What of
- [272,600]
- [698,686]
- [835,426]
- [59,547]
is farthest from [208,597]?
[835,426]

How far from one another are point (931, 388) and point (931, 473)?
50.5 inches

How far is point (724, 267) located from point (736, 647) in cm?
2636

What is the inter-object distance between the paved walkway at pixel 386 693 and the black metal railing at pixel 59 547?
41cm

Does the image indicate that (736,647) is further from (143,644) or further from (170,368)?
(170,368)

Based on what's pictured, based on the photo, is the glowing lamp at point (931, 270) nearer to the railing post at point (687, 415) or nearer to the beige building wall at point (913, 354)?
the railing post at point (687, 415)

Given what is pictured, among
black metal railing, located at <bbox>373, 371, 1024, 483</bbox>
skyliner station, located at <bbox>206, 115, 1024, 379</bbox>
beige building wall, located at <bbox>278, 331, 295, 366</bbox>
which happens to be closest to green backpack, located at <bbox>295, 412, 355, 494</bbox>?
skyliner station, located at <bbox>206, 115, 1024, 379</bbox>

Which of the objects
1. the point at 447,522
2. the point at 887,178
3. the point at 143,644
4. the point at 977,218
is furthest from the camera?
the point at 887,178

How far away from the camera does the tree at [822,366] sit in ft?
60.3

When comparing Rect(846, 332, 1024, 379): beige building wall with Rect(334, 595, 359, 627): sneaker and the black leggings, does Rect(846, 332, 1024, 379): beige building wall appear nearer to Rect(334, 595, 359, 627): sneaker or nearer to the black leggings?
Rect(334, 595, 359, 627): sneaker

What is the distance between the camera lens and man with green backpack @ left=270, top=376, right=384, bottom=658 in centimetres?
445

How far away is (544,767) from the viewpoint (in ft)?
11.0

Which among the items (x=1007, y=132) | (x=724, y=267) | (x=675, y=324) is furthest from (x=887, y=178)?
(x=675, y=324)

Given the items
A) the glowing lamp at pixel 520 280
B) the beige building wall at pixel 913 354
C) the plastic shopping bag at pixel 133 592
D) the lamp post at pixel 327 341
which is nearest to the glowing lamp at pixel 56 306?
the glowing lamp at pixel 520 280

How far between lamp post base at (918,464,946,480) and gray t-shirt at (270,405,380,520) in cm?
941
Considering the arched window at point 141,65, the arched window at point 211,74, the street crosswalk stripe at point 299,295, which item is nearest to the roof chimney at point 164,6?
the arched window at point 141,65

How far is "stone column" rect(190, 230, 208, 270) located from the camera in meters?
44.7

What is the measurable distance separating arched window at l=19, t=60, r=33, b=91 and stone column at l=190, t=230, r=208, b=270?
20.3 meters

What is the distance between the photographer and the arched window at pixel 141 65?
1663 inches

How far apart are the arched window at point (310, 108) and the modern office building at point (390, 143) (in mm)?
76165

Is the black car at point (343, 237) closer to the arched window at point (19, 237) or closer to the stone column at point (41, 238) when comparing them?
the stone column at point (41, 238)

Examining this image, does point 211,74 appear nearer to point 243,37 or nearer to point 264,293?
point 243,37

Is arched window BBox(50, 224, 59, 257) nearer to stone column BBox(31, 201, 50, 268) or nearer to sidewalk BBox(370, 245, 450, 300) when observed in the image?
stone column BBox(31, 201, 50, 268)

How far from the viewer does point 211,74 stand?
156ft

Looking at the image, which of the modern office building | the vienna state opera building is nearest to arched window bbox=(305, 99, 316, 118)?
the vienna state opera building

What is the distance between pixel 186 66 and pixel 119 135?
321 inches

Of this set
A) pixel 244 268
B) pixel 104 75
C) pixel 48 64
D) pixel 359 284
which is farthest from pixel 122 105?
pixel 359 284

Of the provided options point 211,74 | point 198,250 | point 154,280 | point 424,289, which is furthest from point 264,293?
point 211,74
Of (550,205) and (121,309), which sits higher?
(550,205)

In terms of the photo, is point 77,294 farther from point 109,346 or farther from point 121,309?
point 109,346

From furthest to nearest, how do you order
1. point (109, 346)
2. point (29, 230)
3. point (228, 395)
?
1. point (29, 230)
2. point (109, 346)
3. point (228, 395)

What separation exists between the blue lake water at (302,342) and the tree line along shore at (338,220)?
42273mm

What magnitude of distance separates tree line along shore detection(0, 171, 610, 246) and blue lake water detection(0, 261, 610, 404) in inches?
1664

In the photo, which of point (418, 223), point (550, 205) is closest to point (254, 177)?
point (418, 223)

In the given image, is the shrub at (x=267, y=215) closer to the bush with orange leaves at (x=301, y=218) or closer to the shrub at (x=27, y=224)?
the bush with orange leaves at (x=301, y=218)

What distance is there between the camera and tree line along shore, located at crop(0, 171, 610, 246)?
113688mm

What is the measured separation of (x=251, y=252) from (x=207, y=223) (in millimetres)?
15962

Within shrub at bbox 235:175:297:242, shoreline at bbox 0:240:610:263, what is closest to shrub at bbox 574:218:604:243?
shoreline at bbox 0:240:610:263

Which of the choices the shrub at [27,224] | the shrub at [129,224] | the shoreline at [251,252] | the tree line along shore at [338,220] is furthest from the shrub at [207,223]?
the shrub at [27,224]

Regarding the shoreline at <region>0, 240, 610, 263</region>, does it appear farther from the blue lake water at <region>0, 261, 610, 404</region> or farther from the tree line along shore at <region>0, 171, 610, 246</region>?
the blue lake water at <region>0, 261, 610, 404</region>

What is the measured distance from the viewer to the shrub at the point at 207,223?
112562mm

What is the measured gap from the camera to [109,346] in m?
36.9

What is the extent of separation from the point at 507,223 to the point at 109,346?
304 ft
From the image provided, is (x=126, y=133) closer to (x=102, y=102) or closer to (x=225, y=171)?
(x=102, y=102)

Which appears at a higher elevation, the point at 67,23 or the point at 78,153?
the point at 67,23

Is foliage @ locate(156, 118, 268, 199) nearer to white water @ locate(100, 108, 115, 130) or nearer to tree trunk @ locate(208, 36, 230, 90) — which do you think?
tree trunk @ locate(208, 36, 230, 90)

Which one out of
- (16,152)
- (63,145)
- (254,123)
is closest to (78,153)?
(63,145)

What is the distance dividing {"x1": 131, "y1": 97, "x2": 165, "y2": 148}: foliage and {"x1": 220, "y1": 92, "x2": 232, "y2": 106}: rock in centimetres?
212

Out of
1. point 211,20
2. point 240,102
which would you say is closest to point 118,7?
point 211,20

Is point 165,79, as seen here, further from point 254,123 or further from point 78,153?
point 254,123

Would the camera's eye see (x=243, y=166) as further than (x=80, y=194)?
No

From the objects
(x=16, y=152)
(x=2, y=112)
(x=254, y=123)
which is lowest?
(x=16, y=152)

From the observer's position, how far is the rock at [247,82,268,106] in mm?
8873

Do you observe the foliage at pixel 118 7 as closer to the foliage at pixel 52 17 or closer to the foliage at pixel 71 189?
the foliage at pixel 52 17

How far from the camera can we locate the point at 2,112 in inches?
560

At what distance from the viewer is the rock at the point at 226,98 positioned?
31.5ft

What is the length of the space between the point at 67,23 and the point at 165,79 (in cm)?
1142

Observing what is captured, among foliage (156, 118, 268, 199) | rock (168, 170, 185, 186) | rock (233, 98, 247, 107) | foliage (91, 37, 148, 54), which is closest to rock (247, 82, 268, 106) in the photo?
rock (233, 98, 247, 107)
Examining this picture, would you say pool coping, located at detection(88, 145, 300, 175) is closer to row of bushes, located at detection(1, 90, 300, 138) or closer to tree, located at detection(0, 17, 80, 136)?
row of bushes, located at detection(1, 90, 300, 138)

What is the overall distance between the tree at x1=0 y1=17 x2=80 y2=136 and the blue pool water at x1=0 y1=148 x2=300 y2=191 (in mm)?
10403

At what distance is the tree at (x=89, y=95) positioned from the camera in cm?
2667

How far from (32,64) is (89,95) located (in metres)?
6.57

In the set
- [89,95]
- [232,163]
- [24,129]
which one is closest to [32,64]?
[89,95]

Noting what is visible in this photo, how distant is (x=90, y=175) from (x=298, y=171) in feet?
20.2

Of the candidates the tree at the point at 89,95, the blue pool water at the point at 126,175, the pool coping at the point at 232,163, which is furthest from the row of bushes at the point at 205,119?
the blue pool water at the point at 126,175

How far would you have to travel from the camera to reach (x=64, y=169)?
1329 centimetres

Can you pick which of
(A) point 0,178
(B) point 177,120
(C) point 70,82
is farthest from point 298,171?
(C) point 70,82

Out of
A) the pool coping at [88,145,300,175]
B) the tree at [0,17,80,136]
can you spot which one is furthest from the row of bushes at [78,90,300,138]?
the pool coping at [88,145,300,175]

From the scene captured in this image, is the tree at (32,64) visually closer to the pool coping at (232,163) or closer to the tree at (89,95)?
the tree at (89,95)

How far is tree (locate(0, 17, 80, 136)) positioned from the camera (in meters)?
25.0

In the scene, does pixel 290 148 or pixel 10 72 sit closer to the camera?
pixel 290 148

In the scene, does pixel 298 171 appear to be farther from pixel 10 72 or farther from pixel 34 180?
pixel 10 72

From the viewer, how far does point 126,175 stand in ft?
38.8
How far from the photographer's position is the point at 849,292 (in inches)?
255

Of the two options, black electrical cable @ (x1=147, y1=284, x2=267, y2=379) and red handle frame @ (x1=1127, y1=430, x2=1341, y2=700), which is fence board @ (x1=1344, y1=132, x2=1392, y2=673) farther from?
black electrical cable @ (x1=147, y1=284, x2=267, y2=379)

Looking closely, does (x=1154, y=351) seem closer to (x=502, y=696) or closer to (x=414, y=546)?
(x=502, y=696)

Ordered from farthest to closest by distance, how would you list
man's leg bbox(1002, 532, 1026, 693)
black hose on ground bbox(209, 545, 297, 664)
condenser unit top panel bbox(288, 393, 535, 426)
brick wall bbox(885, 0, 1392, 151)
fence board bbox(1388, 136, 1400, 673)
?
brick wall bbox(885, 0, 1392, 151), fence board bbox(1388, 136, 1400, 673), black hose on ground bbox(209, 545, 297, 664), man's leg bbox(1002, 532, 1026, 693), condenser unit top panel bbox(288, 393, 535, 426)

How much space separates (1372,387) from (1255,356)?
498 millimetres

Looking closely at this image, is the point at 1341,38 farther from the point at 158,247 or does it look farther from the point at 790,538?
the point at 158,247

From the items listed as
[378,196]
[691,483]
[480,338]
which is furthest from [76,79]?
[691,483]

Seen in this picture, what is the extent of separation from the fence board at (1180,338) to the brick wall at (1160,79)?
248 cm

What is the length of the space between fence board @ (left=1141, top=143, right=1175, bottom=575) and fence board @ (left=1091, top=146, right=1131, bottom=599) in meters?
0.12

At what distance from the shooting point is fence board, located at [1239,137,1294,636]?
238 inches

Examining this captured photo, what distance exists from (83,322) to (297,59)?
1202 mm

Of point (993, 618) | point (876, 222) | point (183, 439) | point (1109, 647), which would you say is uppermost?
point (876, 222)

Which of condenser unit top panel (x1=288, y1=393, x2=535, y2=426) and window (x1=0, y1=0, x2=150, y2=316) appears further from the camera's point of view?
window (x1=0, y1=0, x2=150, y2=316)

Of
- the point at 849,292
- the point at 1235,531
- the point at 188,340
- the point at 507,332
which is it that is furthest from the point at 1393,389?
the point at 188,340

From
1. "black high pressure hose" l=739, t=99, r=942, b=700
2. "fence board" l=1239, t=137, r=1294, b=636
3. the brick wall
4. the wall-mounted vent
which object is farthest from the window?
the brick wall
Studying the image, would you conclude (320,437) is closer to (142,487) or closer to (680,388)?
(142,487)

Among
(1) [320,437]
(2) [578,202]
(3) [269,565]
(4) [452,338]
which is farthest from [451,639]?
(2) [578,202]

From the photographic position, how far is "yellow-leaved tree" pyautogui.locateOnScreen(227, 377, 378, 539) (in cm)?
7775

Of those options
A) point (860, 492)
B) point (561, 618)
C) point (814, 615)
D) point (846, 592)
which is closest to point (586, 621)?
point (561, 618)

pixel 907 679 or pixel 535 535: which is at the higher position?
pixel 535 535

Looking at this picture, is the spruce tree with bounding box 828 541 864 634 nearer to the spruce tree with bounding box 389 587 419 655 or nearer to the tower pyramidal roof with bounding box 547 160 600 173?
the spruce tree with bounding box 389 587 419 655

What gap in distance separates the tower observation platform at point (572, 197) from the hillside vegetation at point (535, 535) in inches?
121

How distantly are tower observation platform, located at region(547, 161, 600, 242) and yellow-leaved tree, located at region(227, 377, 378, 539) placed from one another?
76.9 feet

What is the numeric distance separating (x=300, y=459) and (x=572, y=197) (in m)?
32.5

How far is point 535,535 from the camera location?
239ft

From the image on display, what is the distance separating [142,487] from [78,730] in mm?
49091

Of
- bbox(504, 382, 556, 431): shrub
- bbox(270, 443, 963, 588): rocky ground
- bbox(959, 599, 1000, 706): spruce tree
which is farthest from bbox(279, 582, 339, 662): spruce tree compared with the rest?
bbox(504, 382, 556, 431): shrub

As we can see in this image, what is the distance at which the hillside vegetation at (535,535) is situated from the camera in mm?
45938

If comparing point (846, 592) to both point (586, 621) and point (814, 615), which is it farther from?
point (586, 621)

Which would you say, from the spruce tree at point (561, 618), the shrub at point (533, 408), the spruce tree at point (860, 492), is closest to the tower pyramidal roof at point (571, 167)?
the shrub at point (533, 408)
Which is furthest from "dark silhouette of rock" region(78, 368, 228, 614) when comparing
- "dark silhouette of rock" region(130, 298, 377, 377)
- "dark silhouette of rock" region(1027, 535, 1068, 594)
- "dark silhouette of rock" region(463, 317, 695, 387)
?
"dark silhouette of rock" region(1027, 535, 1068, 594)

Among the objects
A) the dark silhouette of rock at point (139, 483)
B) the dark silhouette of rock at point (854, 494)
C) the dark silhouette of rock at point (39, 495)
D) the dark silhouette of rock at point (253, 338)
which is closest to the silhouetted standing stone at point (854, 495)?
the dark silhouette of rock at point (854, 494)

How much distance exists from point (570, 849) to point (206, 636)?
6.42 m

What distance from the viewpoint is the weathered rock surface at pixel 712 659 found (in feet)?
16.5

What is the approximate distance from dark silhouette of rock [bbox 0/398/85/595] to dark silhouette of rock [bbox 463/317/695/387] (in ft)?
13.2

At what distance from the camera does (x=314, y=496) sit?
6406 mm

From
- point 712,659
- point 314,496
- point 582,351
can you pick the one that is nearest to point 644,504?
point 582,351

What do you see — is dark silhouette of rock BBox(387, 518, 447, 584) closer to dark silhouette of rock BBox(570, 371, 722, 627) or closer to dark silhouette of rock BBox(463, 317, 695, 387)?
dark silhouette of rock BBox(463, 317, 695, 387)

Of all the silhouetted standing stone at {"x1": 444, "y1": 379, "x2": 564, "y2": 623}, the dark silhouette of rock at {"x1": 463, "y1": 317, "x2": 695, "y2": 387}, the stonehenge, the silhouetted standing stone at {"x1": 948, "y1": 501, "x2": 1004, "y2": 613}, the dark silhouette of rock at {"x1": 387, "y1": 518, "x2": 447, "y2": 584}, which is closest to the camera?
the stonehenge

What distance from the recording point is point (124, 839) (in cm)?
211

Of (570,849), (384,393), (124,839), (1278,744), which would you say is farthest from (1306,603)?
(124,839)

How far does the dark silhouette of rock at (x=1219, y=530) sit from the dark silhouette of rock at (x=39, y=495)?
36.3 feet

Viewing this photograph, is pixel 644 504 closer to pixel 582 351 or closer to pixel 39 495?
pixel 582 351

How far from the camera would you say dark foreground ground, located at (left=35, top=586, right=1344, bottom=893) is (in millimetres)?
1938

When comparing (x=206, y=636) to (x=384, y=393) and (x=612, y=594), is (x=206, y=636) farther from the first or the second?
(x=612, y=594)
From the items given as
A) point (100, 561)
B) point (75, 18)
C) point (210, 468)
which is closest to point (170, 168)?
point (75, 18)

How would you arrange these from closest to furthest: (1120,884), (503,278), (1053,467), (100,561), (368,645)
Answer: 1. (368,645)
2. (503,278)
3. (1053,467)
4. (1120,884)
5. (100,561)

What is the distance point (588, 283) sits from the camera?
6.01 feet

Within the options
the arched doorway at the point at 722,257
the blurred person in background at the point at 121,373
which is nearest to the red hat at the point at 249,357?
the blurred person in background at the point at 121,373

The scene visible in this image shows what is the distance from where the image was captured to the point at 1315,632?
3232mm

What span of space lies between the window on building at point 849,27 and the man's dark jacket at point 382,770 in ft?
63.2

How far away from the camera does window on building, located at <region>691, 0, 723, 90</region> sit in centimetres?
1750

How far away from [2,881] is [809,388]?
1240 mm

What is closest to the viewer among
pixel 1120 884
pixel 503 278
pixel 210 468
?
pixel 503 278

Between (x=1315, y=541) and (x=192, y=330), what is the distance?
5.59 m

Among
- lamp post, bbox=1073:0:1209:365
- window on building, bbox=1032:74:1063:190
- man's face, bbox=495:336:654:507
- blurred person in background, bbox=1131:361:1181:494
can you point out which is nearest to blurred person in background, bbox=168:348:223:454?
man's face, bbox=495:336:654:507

__STATED GOAL__: Each line from the one containing "The scene visible" through the end of the entries, both included, is to be returned exactly, with no other lines.

__SOLUTION FOR THIS PROBLEM__:
The scene visible in this image shows what is the distance from where the image was captured to the point at 1315,632?
3232mm

What span of space lies between the window on building at point 849,27 and the man's dark jacket at point 382,770 in ft?
63.2

How far away from the camera does window on building, located at <region>691, 0, 723, 90</region> sit in centimetres?
1750

How far away from [2,881] is [809,388]?
1240 mm

What is closest to the viewer among
pixel 1120 884
pixel 503 278
pixel 210 468
?
pixel 503 278

Between (x=1315, y=541) and (x=192, y=330), what is the distance?
5.59 m

Among
- lamp post, bbox=1073:0:1209:365
- window on building, bbox=1032:74:1063:190
- man's face, bbox=495:336:654:507
- blurred person in background, bbox=1131:361:1181:494
can you point out which is nearest to blurred person in background, bbox=168:348:223:454?
man's face, bbox=495:336:654:507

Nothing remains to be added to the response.